Writing a letter to the editor is an excellent way to raise awareness about critically endangered Mexican gray wolves and the steps needed to help them thrive. Surveys of newspaper readers show that the letters page is among the most closely read parts of the paper. It's also the page policy-makers look to as a barometer of public opinion. We applaud these fine letter writers, who are making a difference for endangered lobos! We hope that these letters will motivate you to be a voice for wolves.
Copper Country News, November 11, 2015
First I would like to say I’m completely in favor of the reintroduction of the Mexican Gray Wolves to their natural place in the ecosystem. Now here are some facts - not fairy tales - about wolves.
Humans pose the greatest threat to wolves. Once, humans literally eliminated them from the wild. It took a major captive breeding program to keep them from disappearing forever. Once again, humans pose a problem by challenging their reintroduction.
Onto government sentiment contributes to humans intolerance, as do misconceptions and myths concerning wolves. It seems to make no difference that the fact is less than 1 percent of livestock deaths are due to wolves and more importantly, there has never - that’s correct NEVER - been an attack on a human.
Unfortunately, due to the ignorance of people, the illegal killing of wolves continues to be the main cause of death of these beautiful and greatly maligned creatures.
People, please get your facts correct and allow the U.S. to reintroduce the Mexican Gray Wolf to the land that was once theirs.
Albuquerque Journal, November 9, 2015
I READ WITH interest the banter about the Mexican gray wolf situation. I’m on the side of the feds with this.
We all know the New Mexico Game Commission is appointed by Gov. (Susana) Martinez, whose agenda is funded by big money from out of state. Big outfitters are also funded mainly from big money from out of state.
As long as the Game Commission and big outfitters have their way, the local hunter hunting for meat will be pushed out by hunting for money and trophies.
Arizona Daily Sun, October 22, 2015
RE: Arizona Game & Fish commissioners do not qualify for science-based decisions
In support of Roxane George’s letter, which stated “[AZ and NM] have a broken system …which assigns authority over wildlife to those who serve a narrow political agenda, rather than those who are best qualified and willing to follow and implement the best available science for the good of all the state’s wildlife, especially endangered species.” The biographies of Arizona commissioners reveal none has a science background. All are unqualified political appointees representing a narrow, frightened, unscientific political stance. Two are members of a foundation dedicated to the “protection” of the Mexican wolves’ prey species: elk. Unbiased, informed decisions will NEVER come from these politically chosen commissioners.

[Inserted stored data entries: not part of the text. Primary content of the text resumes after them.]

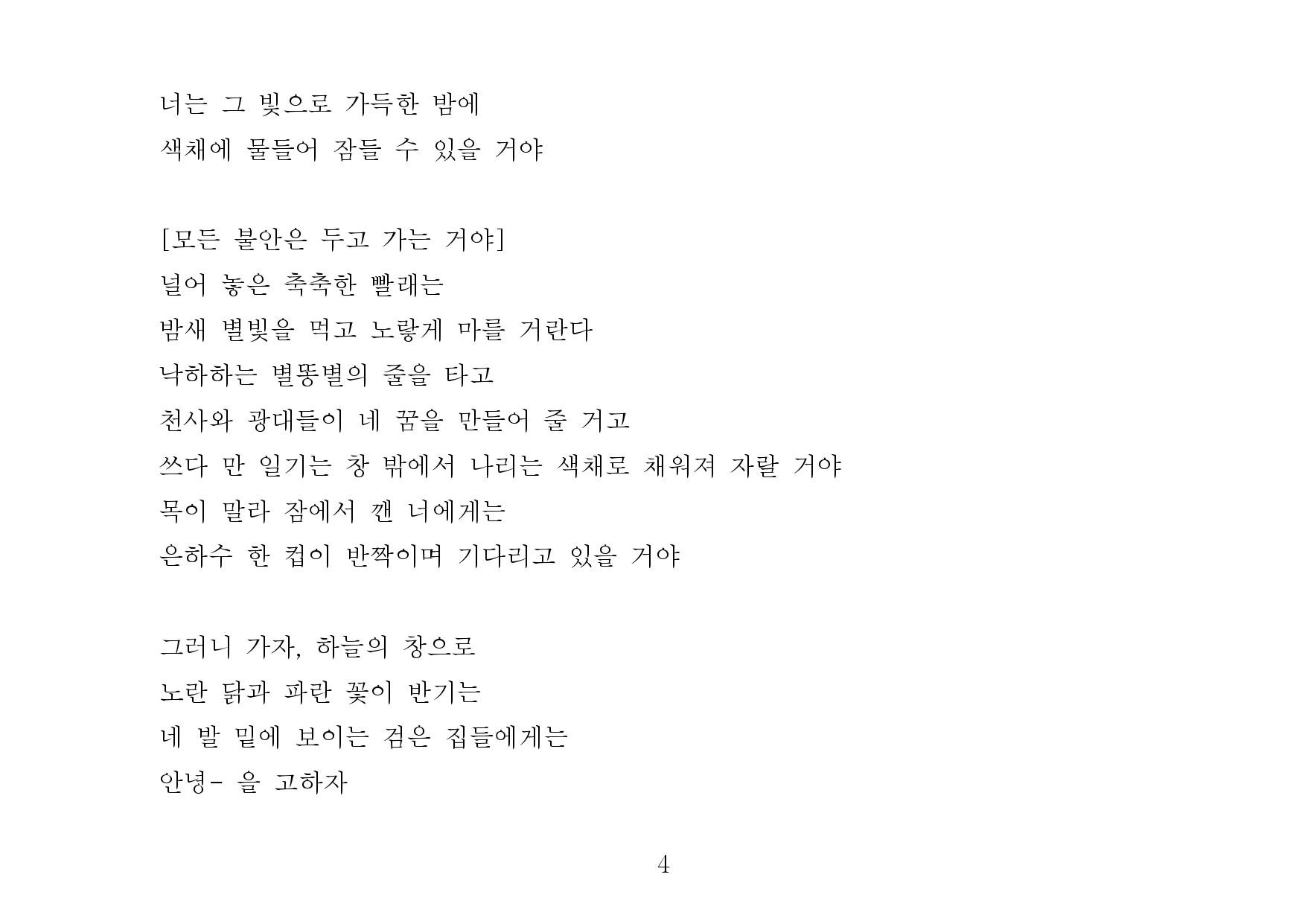 너는 그 빛으로 가득한 밤에
색채에 물들어 잠들 수 있을 거야

[모든 불안은 두고 가는 거야]
널어 놓은 축축한 빨래는
밤새 별빛을 먹고 노랗게 마를 거란다
낙하하는 별똥별의 줄을 타고
천사와 광대들이 네 꿈을 만들어 줄 거고
쓰다 만 일기는 창 밖에서 나리는 색채로 채워져 자랄 거야
목이 말라 잠에서 깬 너에게는
은하수 한 컵이 반짝이며 기다리고 있을 거야

그러니 가자, 하늘의 창으로
노란 닭과 파란 꽃이 반기는
네 발 밑에 보이는 검은 집들에게는
안녕- 을 고하자

4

Genetic drift now threatens the genetic health of the recovery of the grey wolf in Arizona and New Mexico. The 110 members of free-roaming wolf packs now on public lands are too closely related.Their genetic status is that of brother and sister; an unacceptable concept in ANY population.
The solution is to release genetically unrelated wolves currently in captivity due to failed Game and Fish commission decisions in both states. U.S. Fish and Wildlife must not abrogate to opinions from unqualified groups. Neither the New Mexico nor Arizona commissions have enforcement authority; and worse, no scientific basis to their decisions.
Congratulations to USFW on their decision to ignore N.M. Game and Fish and to continue with release plans on the Gila National Forest. Maybe they'll take that same courage to an Arizona wild release policy and ignore Arizona Game and Fish.